▶ **Given task**
Gather every line in the records below that contains the word "closer", and copy each such line in full.

[Records from a spatial question set]

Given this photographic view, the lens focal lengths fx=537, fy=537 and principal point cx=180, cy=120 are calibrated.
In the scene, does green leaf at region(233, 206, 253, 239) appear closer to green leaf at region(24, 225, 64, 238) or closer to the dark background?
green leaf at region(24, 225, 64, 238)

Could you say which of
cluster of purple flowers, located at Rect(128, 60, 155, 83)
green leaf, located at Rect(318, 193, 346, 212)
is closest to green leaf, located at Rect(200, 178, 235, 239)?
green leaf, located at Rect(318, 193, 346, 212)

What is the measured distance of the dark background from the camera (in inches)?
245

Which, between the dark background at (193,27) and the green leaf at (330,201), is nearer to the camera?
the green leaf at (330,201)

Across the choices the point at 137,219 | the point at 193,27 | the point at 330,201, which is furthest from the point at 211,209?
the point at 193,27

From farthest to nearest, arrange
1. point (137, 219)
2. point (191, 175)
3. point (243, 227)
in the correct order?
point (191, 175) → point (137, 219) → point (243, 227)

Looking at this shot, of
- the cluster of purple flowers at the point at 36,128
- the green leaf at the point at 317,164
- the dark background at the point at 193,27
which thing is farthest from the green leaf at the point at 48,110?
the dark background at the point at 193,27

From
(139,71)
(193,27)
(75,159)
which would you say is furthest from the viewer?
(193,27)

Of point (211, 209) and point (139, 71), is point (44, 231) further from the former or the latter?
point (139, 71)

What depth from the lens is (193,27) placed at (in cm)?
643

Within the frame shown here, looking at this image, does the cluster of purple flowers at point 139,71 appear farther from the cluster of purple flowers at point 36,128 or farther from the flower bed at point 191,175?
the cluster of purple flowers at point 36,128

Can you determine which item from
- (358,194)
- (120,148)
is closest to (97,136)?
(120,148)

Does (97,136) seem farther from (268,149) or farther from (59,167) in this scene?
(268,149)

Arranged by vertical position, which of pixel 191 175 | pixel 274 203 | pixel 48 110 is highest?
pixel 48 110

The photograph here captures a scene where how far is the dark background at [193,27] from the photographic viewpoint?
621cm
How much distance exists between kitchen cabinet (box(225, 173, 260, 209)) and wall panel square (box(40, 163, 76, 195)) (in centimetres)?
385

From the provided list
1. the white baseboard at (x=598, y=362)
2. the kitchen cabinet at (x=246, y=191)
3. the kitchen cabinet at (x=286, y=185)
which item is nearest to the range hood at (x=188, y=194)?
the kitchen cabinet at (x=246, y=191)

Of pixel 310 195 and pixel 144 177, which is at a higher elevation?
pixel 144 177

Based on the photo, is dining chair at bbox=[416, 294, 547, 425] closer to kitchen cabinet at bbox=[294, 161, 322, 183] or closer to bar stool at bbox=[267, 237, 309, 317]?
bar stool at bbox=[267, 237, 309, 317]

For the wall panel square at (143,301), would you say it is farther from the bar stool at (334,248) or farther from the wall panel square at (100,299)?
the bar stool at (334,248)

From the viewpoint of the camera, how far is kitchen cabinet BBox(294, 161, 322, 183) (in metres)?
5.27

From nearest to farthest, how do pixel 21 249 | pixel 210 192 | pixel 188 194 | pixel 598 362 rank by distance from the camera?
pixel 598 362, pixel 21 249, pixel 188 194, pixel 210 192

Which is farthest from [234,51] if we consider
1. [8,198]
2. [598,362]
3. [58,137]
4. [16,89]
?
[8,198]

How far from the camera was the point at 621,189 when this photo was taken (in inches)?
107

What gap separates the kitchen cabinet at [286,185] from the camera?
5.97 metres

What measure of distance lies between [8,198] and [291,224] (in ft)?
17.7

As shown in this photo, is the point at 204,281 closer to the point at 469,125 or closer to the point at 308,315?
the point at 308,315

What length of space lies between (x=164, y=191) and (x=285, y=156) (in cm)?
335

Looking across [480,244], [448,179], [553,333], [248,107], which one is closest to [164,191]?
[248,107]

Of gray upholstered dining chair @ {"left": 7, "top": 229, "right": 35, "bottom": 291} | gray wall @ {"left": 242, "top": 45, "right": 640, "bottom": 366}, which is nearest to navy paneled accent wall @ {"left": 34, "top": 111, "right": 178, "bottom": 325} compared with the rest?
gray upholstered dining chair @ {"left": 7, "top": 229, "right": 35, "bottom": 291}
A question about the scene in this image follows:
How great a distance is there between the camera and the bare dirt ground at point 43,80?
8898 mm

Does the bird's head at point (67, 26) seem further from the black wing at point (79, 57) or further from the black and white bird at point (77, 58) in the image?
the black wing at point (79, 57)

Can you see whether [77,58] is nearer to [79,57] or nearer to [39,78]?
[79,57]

▶ **Reply**
In the scene, does green leaf at region(233, 206, 253, 239) appear closer to green leaf at region(24, 225, 64, 238) or closer to the dark background?
Based on the photo, is dining chair at bbox=[416, 294, 547, 425] closer to kitchen cabinet at bbox=[294, 161, 322, 183] or closer to bar stool at bbox=[267, 237, 309, 317]?
As shown in this photo, is the point at 204,281 closer to the point at 469,125 or closer to the point at 308,315?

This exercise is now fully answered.